Das Zittern seiner Nervenbahnen als innerer Befund. Niemand kann das Gefühl als Kind vertragen, einsam und ohne Schutz zu sein. Niemand kann das als Kind ertragen. Nur sich und niemand sonst zu haben. Sich selbst bewahren müssen. Sich auch noch selbst und ganz allein, sich selbst für sich bewahren, aufheben müssen. Sich selbst aufheben müssen. Allein sich selbst bewahren. Aus einem Bild sein und beschwören, da war niemand.
Du selbst jedoch, bist jetzt bei dir.

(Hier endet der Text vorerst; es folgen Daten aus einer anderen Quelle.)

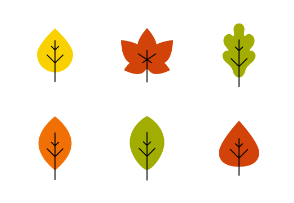 Autumn leaves colored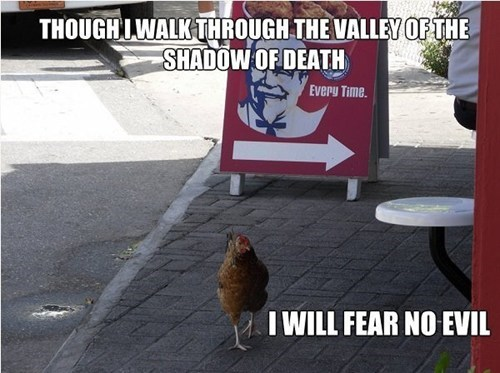 fear,chicken,IRL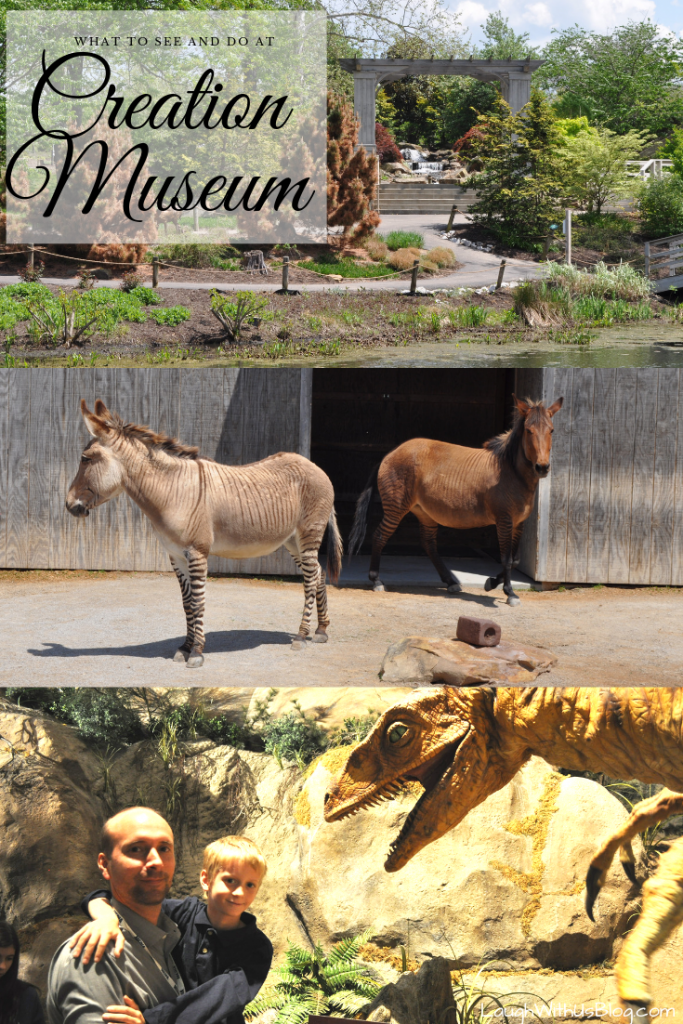 What to see and do at the Creation Museum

Die Wut steckt dir in allen Gliedern. War unentdeckt bei dir. Als Hilfe über all die Jahre und Jahrzehnte. Lag unentdeckt bei dir. Mit Zittern wird die Wut, von Angst vollkommen übermannt.

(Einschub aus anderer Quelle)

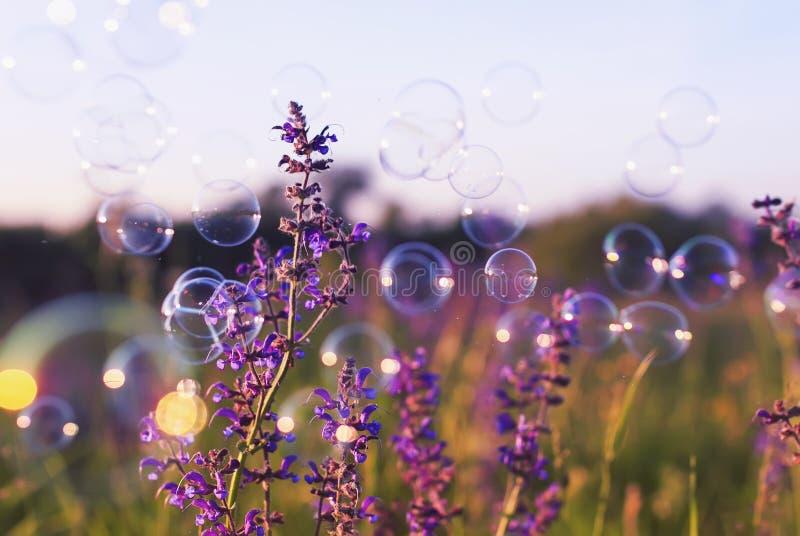 A clareira do espaço livre do verão com as flores lilás delicadas e as bolhas brilhantemente vislumbram e brilham no ar em um por imagens de stock royalty free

Gefallen müssen war das Schlimmste. Nicht einmal wagen, nicht zu gefallen! Nur nicht missfallen. Nur nicht auffallen mit einer Äußerung nun gegen ihn und sie. Nur schön leise sein, nichts tun, was ihnen nicht gefallen könnte. Nur schön ruhig sein. Schön brav sein und ganz leise. Tu, was sie dir sagen, nimm dich zusammen und sei still.
Der Junge in der Leichenhalle gab ein Beispiel ab, das ich als Mahnung für mich damals so verstand. Der tote Junge, der da lag, sein schwarzes aufgerissenes Auge zeigte er, sein anderes geschlossen. Die Blicke nirgendwo. Wie man nur schauen kann, ohne sich dabei zu fühlen. Wie man schlafen kann, ohne Schlaf zu finden. Wie man schlafen kann, ohne dabei wirklich da zu sein. Wie man liegen kann, ohne sich zu rühren. Träume voller Angst sprechen von der Reue, reuen müssen, immer wieder. Immer nur bereuen müssen. Brav sein ohne Ende. Wie man brav ist, ohne wenn und aber. Hände über seiner Brust gefaltet, wie ein guter Sohn, um den Eltern zu gefallen. Hält die Hände schön gerade, über seiner Bettdecke.
Lass die Hände schön heraußen!
Kannst sie ruhig falten, wie beim Beten.
Auch der Junge mit den toten Augen tat den Eltern den Gefallen. Hielt die Hände schön gefaltet, so wie Gott das gern hat und das sieht, dann ist Gott zufrieden. Tat den Eltern den Gefallen, folgte ihrem Willen.
Niemand wird von diesem Jungen noch was hören.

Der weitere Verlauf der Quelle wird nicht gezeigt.